Crime costing business billions says business lobby

A proposal to tackle business crime by forcing offenders to pay for losses and damage to property is only a first step to protecting small firms, the FPB is warning.

Following its 2008 crime survey, the British Chambers of Commerce (BCC) revealed that business crime has increased by more than £2bn since 2004, from £10.5bn to £12.6bn.

Under the plan announced by the Lord Chancellor and Secretary of State for Justice, Jack Straw, offenders could be forced to return to the scene of a crime in order to apologise and pay any damages. While the FPB welcomes these measures, it believes more should be done to prevent business crime.

"Many firms are faced with the costs incurred by repeated crimes against their premises. This significantly impacts on growth and, in many cases, their ability to survive," said the FPB’s chief executive, Phil Orford. "The knock-on effect for local economies, in terms of inward investment, employment and community confidence, can also be devastating. We need a more visible, proactive police presence. There must also be a change in the culture of not reporting crimes, so that the perpetrators stand a greater chance of being caught and are prevented from re-offending."

Home Office statistics from 2000 estimate the total cost of crime in the UK is £59.9bn per annum, of which 20 per cent is business-related.

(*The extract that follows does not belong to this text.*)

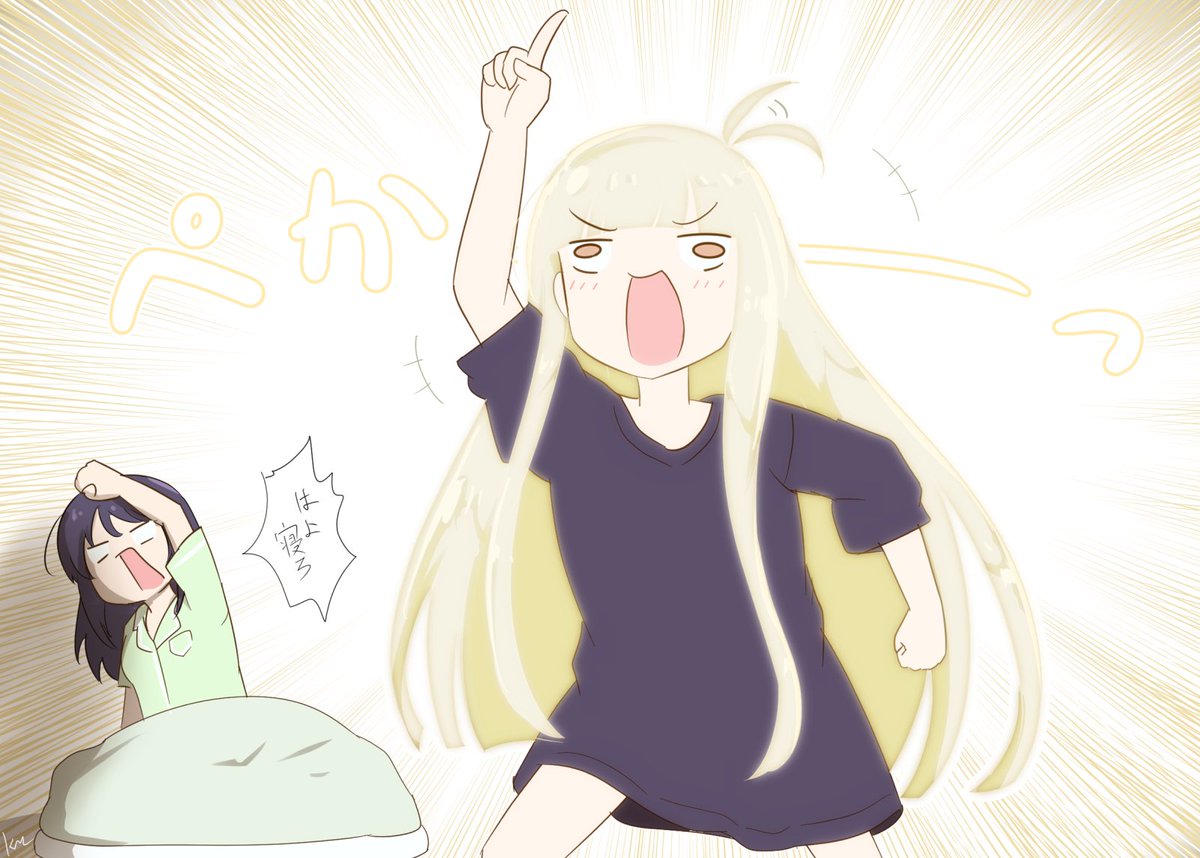 「ゴールデンかぐや #超かぐや姫 #GWは超かぐや姫」|キムキム🜸新刊メロブ委託中のイラスト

Research shows that many businesses are not reporting crime because of the bureaucratic process reporting it to the authorities. In addition, they lack the faith that offenders will be brought to justice. A survey carried out by the British Retail Consortium (BRC) into business crime during 2006 and 2007 found that 36 per cent of respondents lack confidence in police responses, with 29 per cent indicating that reporting crime is too time consuming.